Tras acabar la carrera de Ingeniero en Informática, estuve dos años y medio trabajando para Neoris. Buscando ampliar experiencias y horizontes, me decidí a cambiar de aires y tratar de mejorar un poco el inglés, por lo que empecé a buscar trabajo por Irlanda. Cuando ya tenía un par de entrevistas concertadas, un antiguo compañero de Neoris me comentó la oportunidad de un nuevo proyecto con un cliente australiano en la compañía SICE. Mi primera reacción fue ¿¿¿Australia??? Miré el Google Maps y vi que estaba en las antípodas de España, a unos 17.300 kilómetros en línea recta. Una locura. Pero a los pocos minutos, pensé, ¡si hablan inglés y parecen civilizados! Así que lo medité un poco y contacté con ellos. Tras unas entrevistas, pruebas y demás, me contrataron (¡gracias Luis Ángel!).

La idea original era pasar una temporada larga en Australia trabajando en el proyecto, del orden de un año. El proyecto empezó y el tiempo pasaba. Por temas políticos, presupuestarios y demás, a mitad de proyecto se decidió que no se enviaba más gente expatriada a Australia, así que las posibilidades de viajar un tiempo largo se redujeron completamente. El proyecto se encontraba ya en la recta final y mi jefe empezó a comentar posibilidades de enviarme para tal y cual tarea. Al final nada de eso se materializó, quedando mal con toda la familia y amigos por mi insistencia de un viaje “inminente”. Ya sabéis, mejor no comentar la cosas hasta que sean firmes, que luego pasa lo que pasa. Habiendo perdido ya toda esperanza de viajar a Australia, a mediados de mayo de este año, mi jefe me comentó que me enviaba a Australia.

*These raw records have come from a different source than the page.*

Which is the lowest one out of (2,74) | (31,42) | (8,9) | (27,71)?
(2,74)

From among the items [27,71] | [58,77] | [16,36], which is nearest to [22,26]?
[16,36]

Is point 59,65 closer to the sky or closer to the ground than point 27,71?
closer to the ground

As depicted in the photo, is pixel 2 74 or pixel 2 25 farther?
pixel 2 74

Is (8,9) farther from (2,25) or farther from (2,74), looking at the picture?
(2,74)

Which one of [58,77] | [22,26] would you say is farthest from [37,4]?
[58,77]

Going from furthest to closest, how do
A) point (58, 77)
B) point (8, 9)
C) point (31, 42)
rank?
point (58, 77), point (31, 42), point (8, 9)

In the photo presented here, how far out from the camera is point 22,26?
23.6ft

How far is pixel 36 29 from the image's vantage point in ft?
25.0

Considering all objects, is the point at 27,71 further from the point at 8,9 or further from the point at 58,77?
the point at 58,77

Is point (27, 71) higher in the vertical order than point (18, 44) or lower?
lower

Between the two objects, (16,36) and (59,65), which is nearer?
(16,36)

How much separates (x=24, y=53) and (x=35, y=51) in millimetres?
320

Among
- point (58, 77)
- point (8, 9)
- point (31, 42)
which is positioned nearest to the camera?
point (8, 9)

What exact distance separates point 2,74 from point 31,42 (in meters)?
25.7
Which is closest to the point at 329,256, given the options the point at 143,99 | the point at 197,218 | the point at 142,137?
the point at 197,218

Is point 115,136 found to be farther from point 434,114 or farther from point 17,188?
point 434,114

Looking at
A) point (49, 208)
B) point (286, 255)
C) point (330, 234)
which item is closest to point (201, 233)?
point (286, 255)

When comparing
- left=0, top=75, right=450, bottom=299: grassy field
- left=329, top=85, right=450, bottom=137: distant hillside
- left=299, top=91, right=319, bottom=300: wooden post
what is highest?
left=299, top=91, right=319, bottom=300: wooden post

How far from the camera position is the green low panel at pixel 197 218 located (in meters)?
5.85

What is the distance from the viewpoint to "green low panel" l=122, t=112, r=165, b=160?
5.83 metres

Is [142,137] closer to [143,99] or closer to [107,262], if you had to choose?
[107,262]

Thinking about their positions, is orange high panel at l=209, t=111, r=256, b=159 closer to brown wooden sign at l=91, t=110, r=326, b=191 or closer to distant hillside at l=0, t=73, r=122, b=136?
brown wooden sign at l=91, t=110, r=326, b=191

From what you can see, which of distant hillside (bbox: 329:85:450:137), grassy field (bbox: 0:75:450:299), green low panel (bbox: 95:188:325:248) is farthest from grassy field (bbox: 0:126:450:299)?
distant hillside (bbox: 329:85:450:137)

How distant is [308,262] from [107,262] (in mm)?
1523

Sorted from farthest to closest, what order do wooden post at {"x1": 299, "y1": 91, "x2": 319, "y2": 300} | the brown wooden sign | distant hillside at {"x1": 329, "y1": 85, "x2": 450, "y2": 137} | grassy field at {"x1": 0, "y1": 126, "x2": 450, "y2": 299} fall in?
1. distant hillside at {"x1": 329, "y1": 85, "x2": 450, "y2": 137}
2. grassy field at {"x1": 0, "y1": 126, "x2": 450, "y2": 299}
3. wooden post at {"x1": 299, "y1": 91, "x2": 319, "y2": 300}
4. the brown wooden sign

No era que me quería enviar o que tenía pensado, sino que me iba ya.

La primera idea que se me pasó por la cabeza fue ¡por fin! La segunda fue la satisfacción de poder ver funcionar aquello en lo que has trabajado durante tres años. En tercer lugar, me dije ¡verano en Australia! (calorcito, playas, chicas,… No, no me va el surf) Pero enseguida me vino la cuarta idea, ¡invierno! Y es que el hemisferio sur es lo que tiene, concretamente un clima invertido respecto de España. Bueno, no había que lamentarse ahora de eso, Australia era Australia al fin y al cabo. Con el tiempo me he dado cuenta que en invierno es menos Australia, por aquello de que se puede salir menos, anochece enseguida y el frío y la lluvia limitan bastante. Menos da una piedra, así que me dije que había que ver Australia aunque fuera en invierno.

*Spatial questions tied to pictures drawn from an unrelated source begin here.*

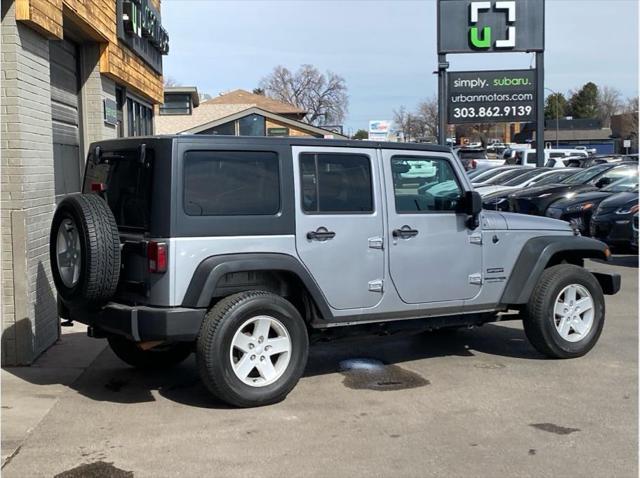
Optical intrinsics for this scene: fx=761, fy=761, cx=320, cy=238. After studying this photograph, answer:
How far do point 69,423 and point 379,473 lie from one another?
86.0 inches

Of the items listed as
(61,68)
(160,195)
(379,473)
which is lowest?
(379,473)

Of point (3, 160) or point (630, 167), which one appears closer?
point (3, 160)

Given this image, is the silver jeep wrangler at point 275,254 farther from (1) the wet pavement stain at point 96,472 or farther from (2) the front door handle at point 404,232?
(1) the wet pavement stain at point 96,472

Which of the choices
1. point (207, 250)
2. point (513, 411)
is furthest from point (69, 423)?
point (513, 411)

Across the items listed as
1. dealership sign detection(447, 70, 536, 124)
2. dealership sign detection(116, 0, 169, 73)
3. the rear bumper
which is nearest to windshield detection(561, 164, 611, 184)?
dealership sign detection(447, 70, 536, 124)

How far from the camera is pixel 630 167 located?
704 inches

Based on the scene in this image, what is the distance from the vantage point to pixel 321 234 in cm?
566

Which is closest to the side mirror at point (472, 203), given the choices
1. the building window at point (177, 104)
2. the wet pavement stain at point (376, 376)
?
the wet pavement stain at point (376, 376)

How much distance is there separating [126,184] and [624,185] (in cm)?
1371

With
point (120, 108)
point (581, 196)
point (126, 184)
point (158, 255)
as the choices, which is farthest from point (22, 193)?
point (581, 196)

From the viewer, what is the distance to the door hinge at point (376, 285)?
233 inches

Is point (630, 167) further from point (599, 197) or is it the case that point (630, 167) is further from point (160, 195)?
point (160, 195)

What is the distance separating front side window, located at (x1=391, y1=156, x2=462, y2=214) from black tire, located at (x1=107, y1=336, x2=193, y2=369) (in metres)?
2.16

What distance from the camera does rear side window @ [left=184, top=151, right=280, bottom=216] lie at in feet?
17.2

La idea era ir junio y julio, para la puesta en servicio del proyecto y soporte y mantenimiento iniciales. Al final se cambió y me mandaron julio y agosto. Así que el 2 de julio por la mañana cogí un avión en el aeropuerto de Bajaras en Madrid y llegué el 3 por la noche a Melbourne, Australia. El 2 de septiembre tengo el vuelo de vuelta para España. El resto es historia y se cuenta en este blog (más o menos).